PT Kontak Perkasa Futures | PT PLN (Persero) meminta Kementerian Energi dan Sumber Daya Mineral merombak formula harga jual batu bara. Perusahaan menilai patokan pembelian emas hitam berdasarkan harga acuan saat ini membuat biaya produksi listrik tinggi.
“Alokasi batu bara domestik semestinya tidak memakai patokan harga batu bara acuan (HBA). Itu cukup memberatkan kami. Pemerintah bisa melakukan perubahan,” ucap Kepala Divisi Batu Bara PLN Harlen kepada Tempo, Selasa, 12 September 2017.
Harlen mengatakan perubahan harga batu bara bisa berlaku untuk kewajiban pasar domestik (domestic market obligation/DMO) yang ditetapkan pemerintah kepada perusahaan pertambangan. Setiap tahun, Kementerian Energi mengalokasikan batu bara untuk diserap di dalam negeri minimal 20 persen dari produksi total.
PLN mengusulkan harga batu bara DMO menggunakan formula biaya produksi ditambah keuntungan yang wajar. Dengan begitu, PLN bisa menakar ongkos yang dikeluarkan untuk membangkitkan listrik.
Skema harga ini sebenarnya sudah berlaku untuk batu bara khusus pembangkit listrik tenaga uap mulut tambang. Konsep itu termuat dalam Peraturan Menteri Energi dan Sumber Daya Mineral Nomor 10 Tahun 2016 yang disahkan April tahun lalu.
Namun pembahasan regulasi berjalan alot lantaran PLN meminta formula harga yang rendah. Adapun Asosiasi Pertambangan Batu Bara Indonesia (APBI) meminta sebaliknya.

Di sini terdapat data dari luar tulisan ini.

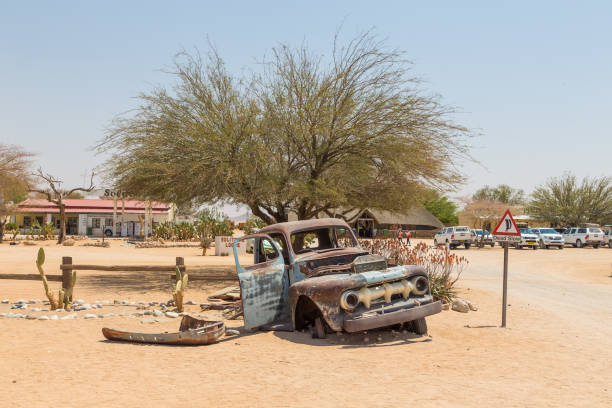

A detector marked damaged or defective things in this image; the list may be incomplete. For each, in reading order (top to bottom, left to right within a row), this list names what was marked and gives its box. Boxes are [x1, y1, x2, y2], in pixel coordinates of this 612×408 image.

Pemerintah akhirnya menuruti permintaan PLN dengan menurunkan komponen biaya pengupasan dan sisa galian tambang (overburden). Ongkos produksi per tonnya juga mengalami perubahan.
BACA JUGA : 4 Alasan Tongtol Bakal Laris Manis di Pasaran
Harlen memprediksi kebutuhan batu bara PLN mencapai 85 juta ton tahun ini. Angka tersebut melebihi alokasi batu bara domestik yang diberikan pemerintah untuk PLTU milik PLN sebanyak 66,8 juta ton. Dengan volume sebesar itu, menurut dia, kenaikan harga batu bara akan sangat mempengaruhi biaya pembangkitan setrum. “Pemerintah bisa meniru kebijakan DMO minyak dan gas bumi yang memberikan diskon untuk penyerapan dalam negeri,” ujarnya.
Bulan ini, Kementerian Energi mematok harga batu bara acuan US$ 92,03 per ton. Angka itu tergolong tinggi dibanding harga patokan pada Januari lalu sebesar US$ 86,23 per ton. Kenaikan harga terjadi karena produksi batu bara Australia terganggu oleh bencana topan Debbie.
Penguatan harga terjadi sejak akhir tahun lalu ketika pemerintah Cina menutup seribu tambang bermasalah dan mengurangi jam kerja dari 330 hari per tahun menjadi 276 hari per tahun. Cina dan Australia adalah penambang batu bara terbesar di dunia.